# Reading text
▽

Could it be Addison’s?

Could it be Addison’s?

 

Linda E. Luther, DVM

Diplomate ACVIM (SAIM)

 

Many cases presented for evaluation of vague symptoms end up having hypoadrenocorticism. 

Can you spot the classic cases? 

Can you spot the not-so-classic cases?

 

Hypoadrenocorticism, or “Addison’s” disease, results from atrophy of the adrenal cortex, and often presents as a diagnostic challenge.  Clinical signs can vary from subtle signs to acute collapse, and the clinical course is often waxing and waning.  Untreated collapsed dogs may die, so identifying dogs affected with this disease early is optimal.  Types of hypoadrenocorticism include the ‘classic’ glucocorticoid & mineralocorticoid deficient patient, and the more subtle, glucocorticoid deficient patient.

 

Clinical signs of classic hypoadrenocorticism may include vomiting, diarrhea, lethargy, collapse, bradycardia, abdominal pain, polyuria, polydipsia, or being “just not right”.   Physical examination findings are often nonspecific.  Laboratory findings in a classic case may include hyponatremia, hyperkalemia, decreased Na/K ratio, azotemia (with or without an inappropriate specific gravity), hypoalbuminemia, hypoglycemia, hypercalcemia, nonregenerative anemia.  The lack of a stress leukogram is common; a normal to elevated lymphocyte count, and normal to elevated eosinophil count in a sick dog are frequent, subtle findings.

△

Write out the part of the Addison's disease text that starts at "Diplomate ACVIM (SAIM)" and stops after "the not-so-classic cases?".

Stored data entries
▽

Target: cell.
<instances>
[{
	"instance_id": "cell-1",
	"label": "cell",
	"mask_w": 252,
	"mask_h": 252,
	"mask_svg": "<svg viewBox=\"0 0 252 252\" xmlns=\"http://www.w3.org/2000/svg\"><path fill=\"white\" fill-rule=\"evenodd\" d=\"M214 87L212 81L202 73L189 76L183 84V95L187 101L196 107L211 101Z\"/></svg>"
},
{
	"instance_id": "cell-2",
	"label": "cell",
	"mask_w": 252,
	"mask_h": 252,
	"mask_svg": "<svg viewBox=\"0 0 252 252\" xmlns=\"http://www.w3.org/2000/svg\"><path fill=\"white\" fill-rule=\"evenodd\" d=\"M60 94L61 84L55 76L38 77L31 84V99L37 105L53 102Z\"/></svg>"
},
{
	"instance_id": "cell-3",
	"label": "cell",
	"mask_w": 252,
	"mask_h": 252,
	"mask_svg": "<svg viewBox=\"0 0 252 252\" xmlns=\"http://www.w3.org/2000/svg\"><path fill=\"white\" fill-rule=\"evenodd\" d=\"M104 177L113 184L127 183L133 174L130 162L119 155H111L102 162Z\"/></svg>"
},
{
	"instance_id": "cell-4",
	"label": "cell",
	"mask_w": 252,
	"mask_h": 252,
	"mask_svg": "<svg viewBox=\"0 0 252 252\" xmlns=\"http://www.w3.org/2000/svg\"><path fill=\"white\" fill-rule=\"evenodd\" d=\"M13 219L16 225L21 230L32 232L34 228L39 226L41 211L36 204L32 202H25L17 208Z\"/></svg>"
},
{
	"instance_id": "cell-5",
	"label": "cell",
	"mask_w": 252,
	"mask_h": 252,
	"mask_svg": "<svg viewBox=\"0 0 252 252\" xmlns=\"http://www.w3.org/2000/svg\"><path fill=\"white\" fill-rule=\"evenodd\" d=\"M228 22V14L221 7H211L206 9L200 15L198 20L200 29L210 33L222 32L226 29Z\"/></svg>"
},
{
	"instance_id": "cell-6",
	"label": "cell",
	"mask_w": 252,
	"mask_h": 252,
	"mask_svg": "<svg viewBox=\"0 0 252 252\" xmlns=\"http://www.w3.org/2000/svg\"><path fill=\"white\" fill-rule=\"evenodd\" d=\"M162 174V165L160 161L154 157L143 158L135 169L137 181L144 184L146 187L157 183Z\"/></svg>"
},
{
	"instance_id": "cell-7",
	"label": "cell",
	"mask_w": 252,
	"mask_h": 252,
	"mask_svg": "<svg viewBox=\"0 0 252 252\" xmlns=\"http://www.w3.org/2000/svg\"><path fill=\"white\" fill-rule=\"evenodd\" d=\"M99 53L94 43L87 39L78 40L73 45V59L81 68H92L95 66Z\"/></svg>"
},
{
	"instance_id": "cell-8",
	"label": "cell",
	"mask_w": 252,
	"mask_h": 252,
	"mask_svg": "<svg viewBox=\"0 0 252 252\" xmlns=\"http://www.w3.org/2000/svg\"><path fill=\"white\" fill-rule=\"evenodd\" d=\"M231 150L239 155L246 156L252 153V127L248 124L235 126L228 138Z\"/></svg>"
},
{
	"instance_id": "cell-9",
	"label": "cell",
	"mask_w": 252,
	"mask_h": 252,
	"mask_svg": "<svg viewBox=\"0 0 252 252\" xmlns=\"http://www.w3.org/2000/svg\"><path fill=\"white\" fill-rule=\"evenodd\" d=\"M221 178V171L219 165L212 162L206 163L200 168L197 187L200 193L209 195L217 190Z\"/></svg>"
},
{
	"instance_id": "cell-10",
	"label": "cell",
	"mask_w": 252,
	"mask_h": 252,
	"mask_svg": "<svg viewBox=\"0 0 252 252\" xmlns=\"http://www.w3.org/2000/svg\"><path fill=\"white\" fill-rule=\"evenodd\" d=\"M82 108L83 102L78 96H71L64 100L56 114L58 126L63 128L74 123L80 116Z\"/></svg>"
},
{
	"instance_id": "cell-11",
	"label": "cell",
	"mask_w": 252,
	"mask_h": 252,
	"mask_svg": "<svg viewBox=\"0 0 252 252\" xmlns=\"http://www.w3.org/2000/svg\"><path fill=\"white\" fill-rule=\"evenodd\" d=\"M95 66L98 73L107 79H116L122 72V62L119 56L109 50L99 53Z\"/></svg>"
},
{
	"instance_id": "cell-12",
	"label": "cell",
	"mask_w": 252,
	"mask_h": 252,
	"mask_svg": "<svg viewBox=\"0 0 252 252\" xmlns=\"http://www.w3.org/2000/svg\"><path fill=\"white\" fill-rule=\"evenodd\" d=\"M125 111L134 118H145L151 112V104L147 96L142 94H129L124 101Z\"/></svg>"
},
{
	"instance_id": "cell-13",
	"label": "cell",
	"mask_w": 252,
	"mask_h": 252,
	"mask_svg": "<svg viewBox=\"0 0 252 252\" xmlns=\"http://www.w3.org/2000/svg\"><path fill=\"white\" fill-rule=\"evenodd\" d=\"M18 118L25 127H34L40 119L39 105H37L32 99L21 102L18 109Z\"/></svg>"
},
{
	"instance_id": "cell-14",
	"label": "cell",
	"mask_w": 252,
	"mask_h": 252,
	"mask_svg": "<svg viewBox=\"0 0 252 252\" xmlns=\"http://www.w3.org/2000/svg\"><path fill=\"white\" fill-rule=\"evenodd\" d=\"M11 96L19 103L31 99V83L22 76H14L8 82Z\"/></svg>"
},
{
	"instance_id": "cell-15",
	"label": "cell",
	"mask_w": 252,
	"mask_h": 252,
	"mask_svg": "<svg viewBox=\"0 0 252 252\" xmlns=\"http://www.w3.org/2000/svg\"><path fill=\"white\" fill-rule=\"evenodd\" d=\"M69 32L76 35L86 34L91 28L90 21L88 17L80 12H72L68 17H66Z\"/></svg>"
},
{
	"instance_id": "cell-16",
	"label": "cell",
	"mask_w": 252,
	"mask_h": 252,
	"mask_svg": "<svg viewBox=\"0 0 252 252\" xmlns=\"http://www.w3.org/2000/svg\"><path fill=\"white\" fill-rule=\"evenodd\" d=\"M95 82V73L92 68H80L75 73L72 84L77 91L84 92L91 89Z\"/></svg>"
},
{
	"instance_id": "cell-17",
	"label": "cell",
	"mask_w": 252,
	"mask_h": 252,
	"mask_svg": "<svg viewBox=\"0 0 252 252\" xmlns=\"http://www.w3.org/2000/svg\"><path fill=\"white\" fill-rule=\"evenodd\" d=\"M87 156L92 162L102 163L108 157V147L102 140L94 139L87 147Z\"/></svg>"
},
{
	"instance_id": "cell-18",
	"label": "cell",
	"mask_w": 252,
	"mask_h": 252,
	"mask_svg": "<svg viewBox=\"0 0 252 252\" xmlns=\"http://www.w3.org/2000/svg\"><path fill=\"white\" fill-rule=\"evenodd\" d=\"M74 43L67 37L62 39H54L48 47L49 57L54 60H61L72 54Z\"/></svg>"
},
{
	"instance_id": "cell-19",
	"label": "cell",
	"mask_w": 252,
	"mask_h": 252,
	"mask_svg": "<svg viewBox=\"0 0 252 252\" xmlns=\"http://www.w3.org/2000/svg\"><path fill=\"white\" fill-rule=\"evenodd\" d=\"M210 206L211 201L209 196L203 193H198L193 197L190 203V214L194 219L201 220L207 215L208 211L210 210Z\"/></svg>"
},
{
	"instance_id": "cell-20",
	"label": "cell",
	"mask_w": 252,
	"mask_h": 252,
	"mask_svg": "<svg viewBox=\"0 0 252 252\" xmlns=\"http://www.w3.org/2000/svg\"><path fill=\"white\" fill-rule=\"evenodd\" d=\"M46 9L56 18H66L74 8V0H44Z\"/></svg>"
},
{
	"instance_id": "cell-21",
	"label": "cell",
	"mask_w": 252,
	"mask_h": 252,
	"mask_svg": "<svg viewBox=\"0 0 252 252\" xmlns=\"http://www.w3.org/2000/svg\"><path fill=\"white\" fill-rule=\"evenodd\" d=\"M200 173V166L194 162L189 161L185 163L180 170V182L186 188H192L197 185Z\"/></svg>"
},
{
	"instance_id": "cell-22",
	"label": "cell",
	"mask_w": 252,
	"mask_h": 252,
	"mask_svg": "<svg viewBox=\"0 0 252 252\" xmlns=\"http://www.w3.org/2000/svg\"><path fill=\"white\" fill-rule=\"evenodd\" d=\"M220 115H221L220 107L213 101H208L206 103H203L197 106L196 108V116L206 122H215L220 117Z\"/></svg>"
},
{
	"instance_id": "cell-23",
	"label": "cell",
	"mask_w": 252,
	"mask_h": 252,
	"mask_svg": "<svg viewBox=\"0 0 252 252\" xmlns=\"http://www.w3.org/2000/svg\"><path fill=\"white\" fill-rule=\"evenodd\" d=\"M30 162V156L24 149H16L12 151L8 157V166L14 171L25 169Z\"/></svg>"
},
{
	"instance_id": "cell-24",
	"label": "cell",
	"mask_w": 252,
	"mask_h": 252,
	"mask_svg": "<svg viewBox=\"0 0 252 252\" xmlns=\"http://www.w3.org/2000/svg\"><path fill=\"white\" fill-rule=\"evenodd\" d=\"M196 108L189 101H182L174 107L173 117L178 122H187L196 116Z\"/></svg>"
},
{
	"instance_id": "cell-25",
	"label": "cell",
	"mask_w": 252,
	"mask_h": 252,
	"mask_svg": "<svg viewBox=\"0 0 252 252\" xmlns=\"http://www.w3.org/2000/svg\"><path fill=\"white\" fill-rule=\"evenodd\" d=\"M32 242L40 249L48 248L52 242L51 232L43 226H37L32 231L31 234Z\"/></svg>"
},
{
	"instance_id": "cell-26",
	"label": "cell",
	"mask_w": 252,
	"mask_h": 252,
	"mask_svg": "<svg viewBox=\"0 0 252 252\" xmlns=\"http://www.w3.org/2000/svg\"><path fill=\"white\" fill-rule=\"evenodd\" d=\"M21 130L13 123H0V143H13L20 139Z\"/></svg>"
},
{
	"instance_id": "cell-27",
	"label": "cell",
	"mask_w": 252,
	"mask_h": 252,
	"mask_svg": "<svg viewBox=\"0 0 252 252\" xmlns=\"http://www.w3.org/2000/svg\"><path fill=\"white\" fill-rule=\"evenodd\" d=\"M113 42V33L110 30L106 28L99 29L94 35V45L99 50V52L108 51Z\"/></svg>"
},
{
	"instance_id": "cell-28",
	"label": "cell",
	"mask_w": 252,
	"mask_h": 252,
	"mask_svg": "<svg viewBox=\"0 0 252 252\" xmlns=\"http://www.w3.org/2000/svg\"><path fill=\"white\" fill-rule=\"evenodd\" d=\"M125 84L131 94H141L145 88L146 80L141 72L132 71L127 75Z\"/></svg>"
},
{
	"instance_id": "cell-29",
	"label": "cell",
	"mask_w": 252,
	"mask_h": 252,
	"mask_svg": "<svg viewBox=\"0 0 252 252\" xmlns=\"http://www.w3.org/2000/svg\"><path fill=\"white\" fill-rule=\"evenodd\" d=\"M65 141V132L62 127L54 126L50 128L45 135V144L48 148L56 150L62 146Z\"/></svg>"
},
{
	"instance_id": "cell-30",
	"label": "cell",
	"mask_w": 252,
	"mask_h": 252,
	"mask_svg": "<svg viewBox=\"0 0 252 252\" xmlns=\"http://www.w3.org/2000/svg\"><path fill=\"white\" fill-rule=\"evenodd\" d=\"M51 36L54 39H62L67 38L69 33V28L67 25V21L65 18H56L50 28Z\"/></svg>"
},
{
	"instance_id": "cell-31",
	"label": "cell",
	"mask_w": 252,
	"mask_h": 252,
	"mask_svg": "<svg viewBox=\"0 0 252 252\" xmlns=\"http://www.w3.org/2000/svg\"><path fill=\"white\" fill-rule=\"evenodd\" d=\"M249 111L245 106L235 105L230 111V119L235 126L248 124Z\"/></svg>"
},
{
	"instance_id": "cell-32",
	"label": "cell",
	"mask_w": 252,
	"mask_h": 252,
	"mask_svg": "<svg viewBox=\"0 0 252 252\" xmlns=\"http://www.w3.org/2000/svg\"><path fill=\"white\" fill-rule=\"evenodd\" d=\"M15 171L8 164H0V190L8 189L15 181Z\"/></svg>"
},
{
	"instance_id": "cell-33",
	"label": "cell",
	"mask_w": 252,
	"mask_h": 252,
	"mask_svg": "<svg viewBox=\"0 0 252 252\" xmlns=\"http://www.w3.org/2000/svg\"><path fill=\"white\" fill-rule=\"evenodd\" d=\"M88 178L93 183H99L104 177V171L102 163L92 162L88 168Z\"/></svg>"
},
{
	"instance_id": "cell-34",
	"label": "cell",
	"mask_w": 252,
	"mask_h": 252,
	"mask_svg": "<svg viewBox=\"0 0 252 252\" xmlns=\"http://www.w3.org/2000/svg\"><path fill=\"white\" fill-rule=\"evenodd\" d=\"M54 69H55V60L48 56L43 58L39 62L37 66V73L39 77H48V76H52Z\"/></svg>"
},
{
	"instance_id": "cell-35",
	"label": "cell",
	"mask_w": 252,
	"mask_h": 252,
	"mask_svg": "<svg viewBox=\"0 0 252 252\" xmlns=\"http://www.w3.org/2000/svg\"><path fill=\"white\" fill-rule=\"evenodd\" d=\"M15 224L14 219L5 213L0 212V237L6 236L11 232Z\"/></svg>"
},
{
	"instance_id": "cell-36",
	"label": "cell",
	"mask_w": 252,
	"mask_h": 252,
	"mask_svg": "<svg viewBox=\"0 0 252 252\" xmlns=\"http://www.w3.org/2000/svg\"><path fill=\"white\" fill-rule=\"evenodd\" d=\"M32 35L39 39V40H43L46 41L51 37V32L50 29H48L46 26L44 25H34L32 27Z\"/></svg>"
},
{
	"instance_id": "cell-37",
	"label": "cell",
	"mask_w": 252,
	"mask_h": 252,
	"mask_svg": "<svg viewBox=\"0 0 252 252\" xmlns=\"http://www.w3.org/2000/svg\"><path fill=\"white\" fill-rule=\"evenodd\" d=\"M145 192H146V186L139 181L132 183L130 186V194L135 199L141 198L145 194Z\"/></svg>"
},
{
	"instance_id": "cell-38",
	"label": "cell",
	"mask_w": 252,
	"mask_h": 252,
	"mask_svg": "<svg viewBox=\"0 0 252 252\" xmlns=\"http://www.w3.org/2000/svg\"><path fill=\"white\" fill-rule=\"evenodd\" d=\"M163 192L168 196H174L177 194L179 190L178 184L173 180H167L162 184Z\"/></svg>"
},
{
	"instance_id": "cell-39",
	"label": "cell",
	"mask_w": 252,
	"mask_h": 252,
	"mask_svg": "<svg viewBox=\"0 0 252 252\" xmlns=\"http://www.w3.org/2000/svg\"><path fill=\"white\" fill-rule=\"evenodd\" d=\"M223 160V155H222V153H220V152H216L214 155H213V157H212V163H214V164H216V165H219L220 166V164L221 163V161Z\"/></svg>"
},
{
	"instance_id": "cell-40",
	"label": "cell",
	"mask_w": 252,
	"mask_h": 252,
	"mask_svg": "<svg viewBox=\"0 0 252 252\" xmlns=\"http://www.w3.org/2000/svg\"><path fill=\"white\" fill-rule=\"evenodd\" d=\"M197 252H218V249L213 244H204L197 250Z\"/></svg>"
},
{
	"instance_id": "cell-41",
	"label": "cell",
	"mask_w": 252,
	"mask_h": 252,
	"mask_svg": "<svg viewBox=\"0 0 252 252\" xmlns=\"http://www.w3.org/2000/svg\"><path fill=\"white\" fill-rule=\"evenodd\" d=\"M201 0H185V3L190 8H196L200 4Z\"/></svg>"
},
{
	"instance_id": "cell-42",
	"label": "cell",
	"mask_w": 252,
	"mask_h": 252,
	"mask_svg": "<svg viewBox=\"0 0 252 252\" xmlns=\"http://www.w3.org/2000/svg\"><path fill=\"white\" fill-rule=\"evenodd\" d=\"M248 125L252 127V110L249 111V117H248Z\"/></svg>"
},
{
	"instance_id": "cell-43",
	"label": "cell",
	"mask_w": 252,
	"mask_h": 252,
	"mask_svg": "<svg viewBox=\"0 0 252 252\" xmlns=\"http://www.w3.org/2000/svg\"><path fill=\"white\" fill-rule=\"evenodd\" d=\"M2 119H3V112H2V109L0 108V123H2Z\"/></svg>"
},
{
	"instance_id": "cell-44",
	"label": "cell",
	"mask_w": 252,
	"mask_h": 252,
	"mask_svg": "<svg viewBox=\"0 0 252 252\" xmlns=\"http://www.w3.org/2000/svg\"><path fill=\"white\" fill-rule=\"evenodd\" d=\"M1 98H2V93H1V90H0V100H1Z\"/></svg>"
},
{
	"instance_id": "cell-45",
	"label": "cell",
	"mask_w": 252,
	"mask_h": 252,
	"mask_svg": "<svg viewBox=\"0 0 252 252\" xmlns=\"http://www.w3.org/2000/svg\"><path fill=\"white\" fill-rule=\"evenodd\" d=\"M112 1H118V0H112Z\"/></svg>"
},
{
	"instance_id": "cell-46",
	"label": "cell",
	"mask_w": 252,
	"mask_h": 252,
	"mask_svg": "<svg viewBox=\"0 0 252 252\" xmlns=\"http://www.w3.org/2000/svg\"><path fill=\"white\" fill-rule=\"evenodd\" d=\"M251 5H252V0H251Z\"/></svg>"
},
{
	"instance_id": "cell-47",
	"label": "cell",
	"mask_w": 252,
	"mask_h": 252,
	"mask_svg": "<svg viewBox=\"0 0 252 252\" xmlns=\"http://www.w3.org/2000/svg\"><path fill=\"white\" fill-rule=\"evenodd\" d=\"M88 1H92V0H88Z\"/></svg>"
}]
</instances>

△

# Answer to this task
Diplomate ACVIM (SAIM)

 

Many cases presented for evaluation of vague symptoms end up having hypoadrenocorticism. 

Can you spot the classic cases? 

Can you spot the not-so-classic cases?